** Source records **
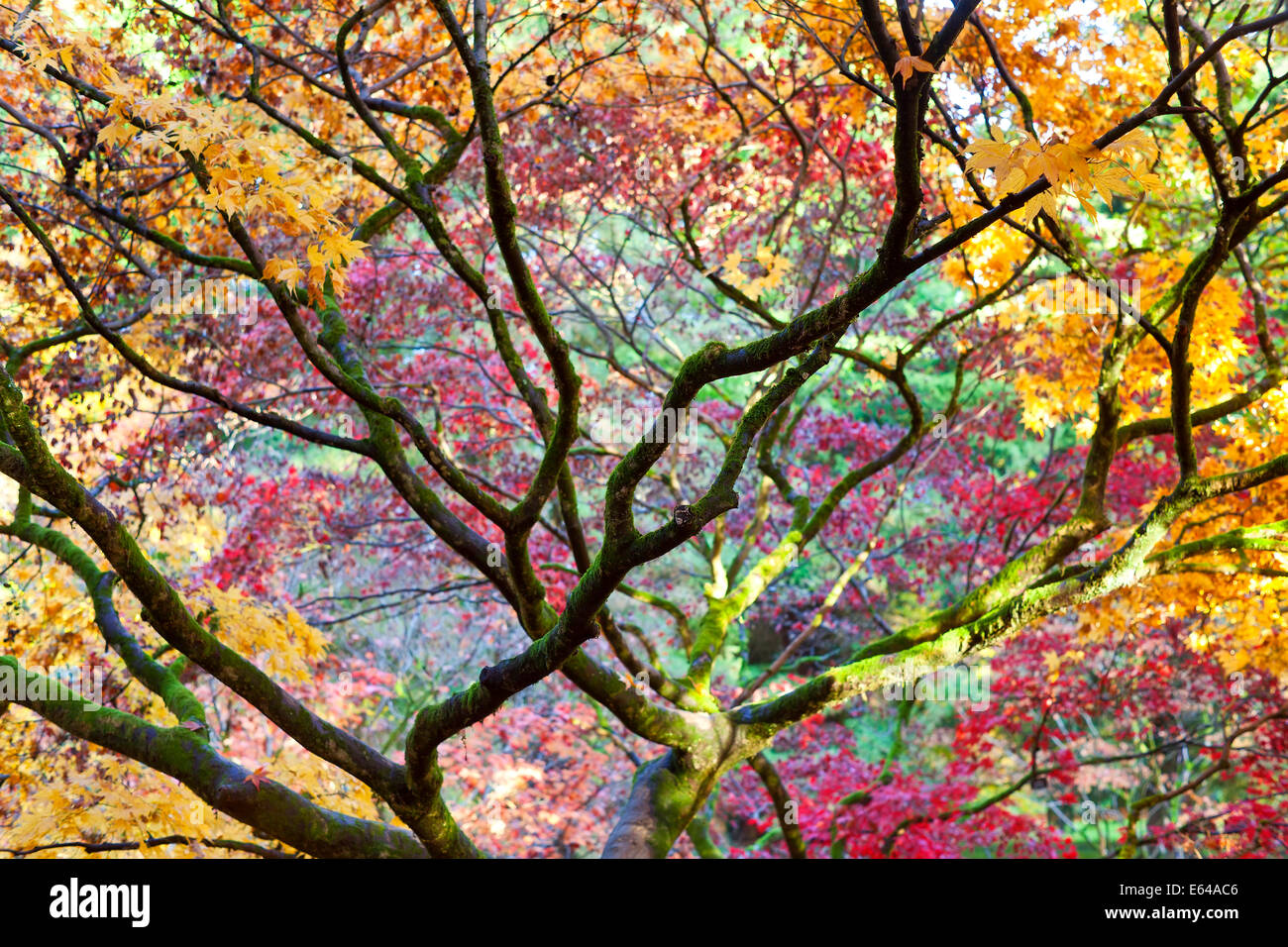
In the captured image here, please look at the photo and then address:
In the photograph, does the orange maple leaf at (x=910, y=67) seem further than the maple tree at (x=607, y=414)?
No

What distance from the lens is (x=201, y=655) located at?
323 centimetres

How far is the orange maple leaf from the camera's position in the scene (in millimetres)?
1856

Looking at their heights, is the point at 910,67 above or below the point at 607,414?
below

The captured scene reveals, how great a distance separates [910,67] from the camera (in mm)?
1885

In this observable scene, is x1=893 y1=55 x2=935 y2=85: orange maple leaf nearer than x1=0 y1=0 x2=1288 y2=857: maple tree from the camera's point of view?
Yes

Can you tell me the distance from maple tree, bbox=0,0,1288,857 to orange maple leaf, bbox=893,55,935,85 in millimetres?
11

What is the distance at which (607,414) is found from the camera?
992 centimetres

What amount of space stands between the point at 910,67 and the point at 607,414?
8087mm

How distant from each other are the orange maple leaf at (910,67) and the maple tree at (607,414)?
0.01m

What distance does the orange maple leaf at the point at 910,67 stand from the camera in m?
1.86

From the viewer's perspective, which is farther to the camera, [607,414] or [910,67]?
[607,414]
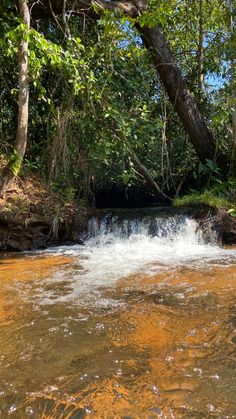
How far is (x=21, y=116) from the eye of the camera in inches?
267

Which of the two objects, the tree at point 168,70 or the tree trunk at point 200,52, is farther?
the tree trunk at point 200,52

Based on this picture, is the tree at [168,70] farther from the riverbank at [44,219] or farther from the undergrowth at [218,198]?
the riverbank at [44,219]

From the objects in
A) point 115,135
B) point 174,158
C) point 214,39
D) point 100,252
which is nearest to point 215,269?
point 100,252

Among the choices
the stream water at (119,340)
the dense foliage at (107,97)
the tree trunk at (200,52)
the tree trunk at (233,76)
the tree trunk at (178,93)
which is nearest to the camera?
the stream water at (119,340)

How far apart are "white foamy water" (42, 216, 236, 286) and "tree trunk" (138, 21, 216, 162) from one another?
262 cm

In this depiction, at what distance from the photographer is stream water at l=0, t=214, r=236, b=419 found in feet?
6.57

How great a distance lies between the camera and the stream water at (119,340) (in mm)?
2002

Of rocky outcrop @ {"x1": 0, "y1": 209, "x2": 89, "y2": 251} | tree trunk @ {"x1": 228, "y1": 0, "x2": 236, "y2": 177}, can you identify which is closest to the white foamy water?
rocky outcrop @ {"x1": 0, "y1": 209, "x2": 89, "y2": 251}

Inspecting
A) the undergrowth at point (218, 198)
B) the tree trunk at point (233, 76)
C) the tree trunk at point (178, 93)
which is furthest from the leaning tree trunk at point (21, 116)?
the tree trunk at point (233, 76)

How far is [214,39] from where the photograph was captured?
1001cm

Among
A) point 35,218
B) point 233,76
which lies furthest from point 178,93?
point 35,218

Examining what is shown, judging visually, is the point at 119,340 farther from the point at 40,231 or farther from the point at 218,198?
the point at 218,198

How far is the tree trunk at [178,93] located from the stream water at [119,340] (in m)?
4.73

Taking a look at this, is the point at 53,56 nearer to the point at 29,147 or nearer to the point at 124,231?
the point at 29,147
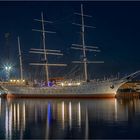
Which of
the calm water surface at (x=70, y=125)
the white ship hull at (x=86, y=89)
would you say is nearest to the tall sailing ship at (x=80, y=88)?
the white ship hull at (x=86, y=89)

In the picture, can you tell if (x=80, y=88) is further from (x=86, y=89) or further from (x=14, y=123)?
(x=14, y=123)

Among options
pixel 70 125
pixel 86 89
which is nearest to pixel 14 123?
pixel 70 125

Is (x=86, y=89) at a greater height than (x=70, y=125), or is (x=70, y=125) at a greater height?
(x=86, y=89)

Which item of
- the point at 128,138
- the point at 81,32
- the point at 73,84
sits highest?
the point at 81,32

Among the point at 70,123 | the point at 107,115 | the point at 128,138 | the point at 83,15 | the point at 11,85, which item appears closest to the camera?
the point at 128,138

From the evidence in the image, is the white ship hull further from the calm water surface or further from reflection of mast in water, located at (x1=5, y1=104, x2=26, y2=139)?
reflection of mast in water, located at (x1=5, y1=104, x2=26, y2=139)

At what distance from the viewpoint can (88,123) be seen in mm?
44562

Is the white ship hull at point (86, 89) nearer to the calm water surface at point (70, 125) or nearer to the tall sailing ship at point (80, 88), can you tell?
the tall sailing ship at point (80, 88)

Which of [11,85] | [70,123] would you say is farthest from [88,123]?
[11,85]

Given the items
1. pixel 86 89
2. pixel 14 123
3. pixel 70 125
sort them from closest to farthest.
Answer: pixel 70 125 < pixel 14 123 < pixel 86 89

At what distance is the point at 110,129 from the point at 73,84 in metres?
58.1

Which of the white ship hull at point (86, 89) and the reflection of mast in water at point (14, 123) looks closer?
the reflection of mast in water at point (14, 123)

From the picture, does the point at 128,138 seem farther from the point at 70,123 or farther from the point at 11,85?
the point at 11,85

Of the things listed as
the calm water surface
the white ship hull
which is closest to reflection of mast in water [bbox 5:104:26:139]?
the calm water surface
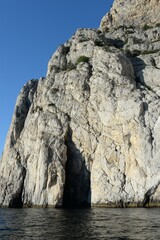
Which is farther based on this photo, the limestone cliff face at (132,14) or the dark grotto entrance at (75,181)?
the limestone cliff face at (132,14)

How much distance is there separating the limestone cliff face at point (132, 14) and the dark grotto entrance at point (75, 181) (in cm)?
5513

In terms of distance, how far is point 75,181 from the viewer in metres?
66.3

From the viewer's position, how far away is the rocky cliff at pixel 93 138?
5825 cm

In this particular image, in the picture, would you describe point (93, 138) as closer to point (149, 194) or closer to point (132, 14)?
point (149, 194)

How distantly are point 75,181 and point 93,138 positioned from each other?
370 inches

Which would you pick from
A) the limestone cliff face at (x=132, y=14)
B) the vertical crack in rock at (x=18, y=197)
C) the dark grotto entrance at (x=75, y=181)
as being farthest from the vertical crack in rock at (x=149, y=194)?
the limestone cliff face at (x=132, y=14)

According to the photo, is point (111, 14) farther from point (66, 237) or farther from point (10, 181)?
point (66, 237)

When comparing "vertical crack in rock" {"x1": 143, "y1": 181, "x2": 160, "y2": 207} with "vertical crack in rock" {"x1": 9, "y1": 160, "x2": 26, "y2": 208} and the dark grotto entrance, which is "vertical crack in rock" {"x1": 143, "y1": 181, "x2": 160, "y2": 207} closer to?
the dark grotto entrance

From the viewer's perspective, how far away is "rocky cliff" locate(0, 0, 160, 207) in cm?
5825

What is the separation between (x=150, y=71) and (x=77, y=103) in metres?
17.4

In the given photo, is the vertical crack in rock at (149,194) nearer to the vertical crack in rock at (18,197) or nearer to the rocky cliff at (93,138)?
the rocky cliff at (93,138)

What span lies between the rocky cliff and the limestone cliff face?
23.4 m

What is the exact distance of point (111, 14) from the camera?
4569 inches

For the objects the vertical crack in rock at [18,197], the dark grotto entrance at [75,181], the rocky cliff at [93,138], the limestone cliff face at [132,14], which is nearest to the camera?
the rocky cliff at [93,138]
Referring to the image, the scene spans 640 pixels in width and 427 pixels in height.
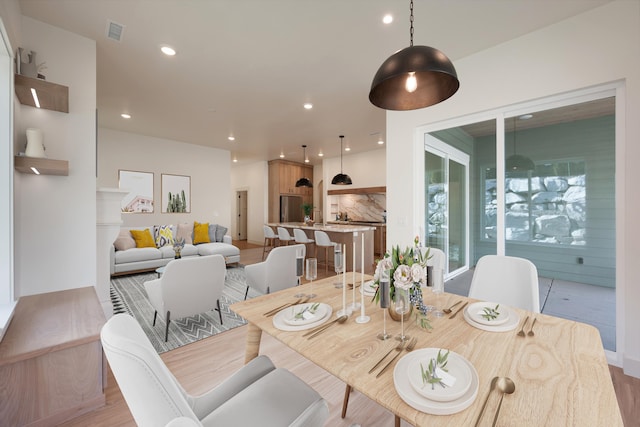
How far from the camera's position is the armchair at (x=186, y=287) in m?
2.41

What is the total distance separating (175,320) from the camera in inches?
119

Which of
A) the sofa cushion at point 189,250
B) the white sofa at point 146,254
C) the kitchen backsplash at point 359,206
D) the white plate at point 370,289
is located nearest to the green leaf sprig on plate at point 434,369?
the white plate at point 370,289

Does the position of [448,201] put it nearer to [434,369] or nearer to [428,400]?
[434,369]

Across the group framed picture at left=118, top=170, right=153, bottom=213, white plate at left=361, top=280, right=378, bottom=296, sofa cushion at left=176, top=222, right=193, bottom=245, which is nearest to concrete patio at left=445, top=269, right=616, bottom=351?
white plate at left=361, top=280, right=378, bottom=296

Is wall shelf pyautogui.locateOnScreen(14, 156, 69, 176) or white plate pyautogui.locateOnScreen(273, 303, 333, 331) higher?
wall shelf pyautogui.locateOnScreen(14, 156, 69, 176)

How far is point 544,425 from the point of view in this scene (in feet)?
2.24

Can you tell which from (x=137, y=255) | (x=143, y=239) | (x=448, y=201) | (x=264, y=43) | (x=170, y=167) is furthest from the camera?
(x=170, y=167)

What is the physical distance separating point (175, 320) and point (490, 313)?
309 centimetres

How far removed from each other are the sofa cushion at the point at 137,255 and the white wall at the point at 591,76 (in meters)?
5.39

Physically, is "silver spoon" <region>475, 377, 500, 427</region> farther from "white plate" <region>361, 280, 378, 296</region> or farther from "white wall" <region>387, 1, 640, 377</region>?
"white wall" <region>387, 1, 640, 377</region>

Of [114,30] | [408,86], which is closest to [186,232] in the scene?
[114,30]

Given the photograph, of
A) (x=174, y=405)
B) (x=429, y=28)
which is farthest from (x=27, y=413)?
(x=429, y=28)

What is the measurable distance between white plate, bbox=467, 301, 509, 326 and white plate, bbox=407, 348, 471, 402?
1.25ft

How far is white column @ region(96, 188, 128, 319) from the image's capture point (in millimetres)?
2867
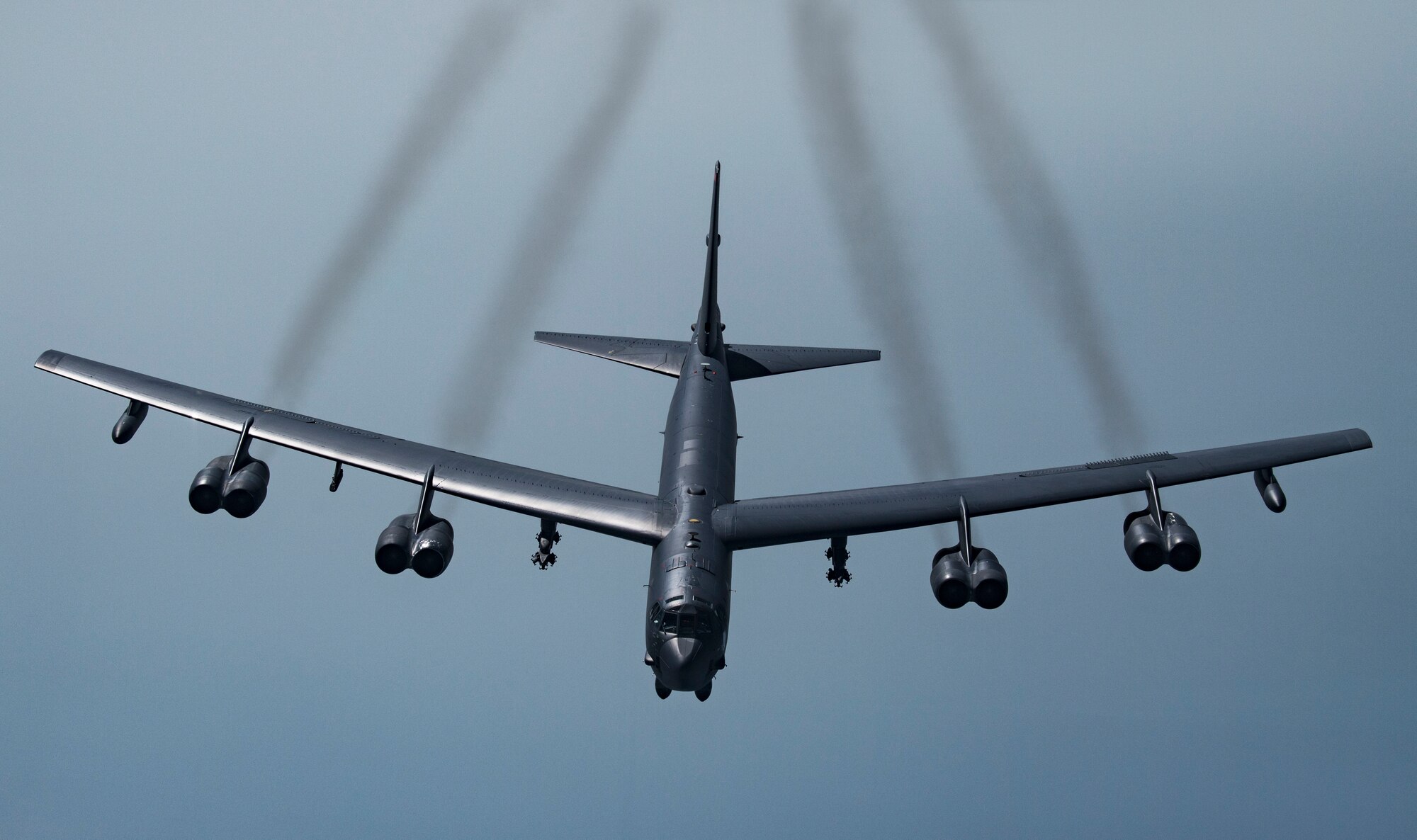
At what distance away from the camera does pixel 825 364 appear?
5853 centimetres

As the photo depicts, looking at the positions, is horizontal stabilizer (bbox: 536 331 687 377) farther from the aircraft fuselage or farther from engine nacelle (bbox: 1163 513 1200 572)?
Answer: engine nacelle (bbox: 1163 513 1200 572)

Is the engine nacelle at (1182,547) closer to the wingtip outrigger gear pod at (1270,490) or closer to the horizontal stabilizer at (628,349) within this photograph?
the wingtip outrigger gear pod at (1270,490)

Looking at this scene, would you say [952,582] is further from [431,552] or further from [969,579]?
[431,552]

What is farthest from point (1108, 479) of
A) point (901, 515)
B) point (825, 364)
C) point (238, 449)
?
point (238, 449)

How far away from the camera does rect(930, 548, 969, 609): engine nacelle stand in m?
48.3

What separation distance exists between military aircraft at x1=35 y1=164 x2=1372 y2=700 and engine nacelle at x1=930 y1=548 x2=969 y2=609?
0.17 ft

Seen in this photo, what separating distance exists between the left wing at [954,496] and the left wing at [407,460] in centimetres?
372

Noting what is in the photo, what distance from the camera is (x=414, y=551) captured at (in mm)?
49094

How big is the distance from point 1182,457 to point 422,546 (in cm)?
2890

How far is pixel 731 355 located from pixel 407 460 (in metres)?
15.0

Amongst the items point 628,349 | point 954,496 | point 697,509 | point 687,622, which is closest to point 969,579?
point 954,496

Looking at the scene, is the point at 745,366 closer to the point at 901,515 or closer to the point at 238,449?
the point at 901,515

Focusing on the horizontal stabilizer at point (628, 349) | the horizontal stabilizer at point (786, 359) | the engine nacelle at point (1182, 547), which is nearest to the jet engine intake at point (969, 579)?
the engine nacelle at point (1182, 547)

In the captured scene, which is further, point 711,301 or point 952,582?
point 711,301
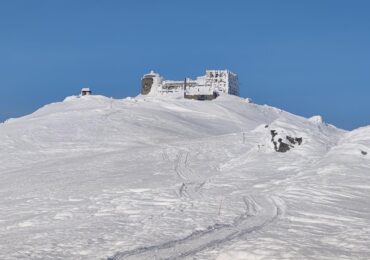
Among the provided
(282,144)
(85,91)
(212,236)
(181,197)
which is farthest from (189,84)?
(212,236)

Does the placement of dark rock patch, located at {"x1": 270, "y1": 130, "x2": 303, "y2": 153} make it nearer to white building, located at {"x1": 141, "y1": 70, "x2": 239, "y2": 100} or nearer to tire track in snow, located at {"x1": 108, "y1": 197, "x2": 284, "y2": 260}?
tire track in snow, located at {"x1": 108, "y1": 197, "x2": 284, "y2": 260}

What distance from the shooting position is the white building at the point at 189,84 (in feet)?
382

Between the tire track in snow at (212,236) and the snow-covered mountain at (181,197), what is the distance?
1.2 inches

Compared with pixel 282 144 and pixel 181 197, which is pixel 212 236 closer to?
pixel 181 197

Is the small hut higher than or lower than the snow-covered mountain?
higher

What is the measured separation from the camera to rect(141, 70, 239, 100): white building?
11638 centimetres

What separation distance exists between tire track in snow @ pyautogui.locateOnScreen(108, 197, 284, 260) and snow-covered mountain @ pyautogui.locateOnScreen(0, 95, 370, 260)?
3 cm

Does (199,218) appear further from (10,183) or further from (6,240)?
(10,183)

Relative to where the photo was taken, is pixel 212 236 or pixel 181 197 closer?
pixel 212 236

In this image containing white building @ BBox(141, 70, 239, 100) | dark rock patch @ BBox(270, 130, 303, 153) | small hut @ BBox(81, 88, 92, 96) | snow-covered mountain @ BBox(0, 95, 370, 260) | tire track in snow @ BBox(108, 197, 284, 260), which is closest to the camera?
tire track in snow @ BBox(108, 197, 284, 260)

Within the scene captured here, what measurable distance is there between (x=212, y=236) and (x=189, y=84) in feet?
338

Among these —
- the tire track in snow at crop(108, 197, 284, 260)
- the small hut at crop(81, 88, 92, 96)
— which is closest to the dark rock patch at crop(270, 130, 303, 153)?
the tire track in snow at crop(108, 197, 284, 260)

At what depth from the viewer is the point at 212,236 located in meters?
14.3

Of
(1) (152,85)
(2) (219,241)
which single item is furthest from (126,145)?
(1) (152,85)
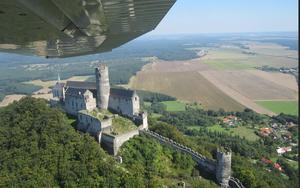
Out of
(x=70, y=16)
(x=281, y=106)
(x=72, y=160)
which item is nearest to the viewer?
(x=70, y=16)

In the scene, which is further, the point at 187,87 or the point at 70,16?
the point at 187,87

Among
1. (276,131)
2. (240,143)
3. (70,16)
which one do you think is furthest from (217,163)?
(276,131)

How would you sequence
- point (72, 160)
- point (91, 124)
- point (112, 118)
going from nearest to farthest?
point (72, 160) → point (91, 124) → point (112, 118)

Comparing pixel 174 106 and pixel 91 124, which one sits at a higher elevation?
pixel 91 124

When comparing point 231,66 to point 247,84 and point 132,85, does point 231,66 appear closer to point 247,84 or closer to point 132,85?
point 247,84

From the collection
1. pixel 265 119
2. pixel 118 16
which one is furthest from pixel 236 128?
pixel 118 16

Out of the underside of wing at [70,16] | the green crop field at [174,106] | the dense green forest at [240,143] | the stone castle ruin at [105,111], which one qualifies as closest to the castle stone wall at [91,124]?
the stone castle ruin at [105,111]

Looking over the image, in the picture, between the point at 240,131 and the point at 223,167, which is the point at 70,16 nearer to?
the point at 223,167
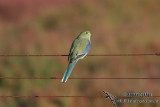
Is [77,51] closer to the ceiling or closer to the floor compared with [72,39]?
closer to the floor

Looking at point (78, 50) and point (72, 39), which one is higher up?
point (72, 39)

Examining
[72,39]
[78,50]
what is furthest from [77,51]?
[72,39]

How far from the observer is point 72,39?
65.5 feet

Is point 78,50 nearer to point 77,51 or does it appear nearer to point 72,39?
point 77,51

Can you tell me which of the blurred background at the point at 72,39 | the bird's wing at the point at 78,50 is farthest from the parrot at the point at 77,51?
the blurred background at the point at 72,39

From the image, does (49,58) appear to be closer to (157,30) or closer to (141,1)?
(157,30)

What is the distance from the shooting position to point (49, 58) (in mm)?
15633

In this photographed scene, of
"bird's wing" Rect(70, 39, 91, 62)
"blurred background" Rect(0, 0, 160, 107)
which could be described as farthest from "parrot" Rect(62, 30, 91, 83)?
"blurred background" Rect(0, 0, 160, 107)

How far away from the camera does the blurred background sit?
13485 millimetres

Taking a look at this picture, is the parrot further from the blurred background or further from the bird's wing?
the blurred background

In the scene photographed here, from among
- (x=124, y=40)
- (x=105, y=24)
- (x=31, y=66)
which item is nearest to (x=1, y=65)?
(x=31, y=66)

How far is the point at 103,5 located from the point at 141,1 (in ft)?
5.75

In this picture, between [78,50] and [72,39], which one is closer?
[78,50]

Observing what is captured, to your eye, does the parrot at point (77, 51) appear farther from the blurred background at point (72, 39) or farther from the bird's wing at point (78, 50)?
the blurred background at point (72, 39)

** Work instructions **
Extract the closing run of lines, starting with the one containing "How far away from the camera does the" and ending at the last, exactly as written.

** The output **
How far away from the camera does the blurred background sit?
13485 millimetres

Taking a look at this picture, is the parrot further from the blurred background or further from the bird's wing?
the blurred background

In the scene photographed here, from among
- (x=124, y=40)
- (x=105, y=24)
- (x=31, y=66)
which item is nearest to (x=1, y=65)?
(x=31, y=66)

How far is the point at 103,5 located from the point at 141,1 (in ft)?
5.75

In this picture, between [78,50] and [72,39], which one is closer?
[78,50]

Observing what is captured, to your eye, does the parrot at point (77, 51) appear farther from the blurred background at point (72, 39) or farther from the bird's wing at point (78, 50)?
the blurred background at point (72, 39)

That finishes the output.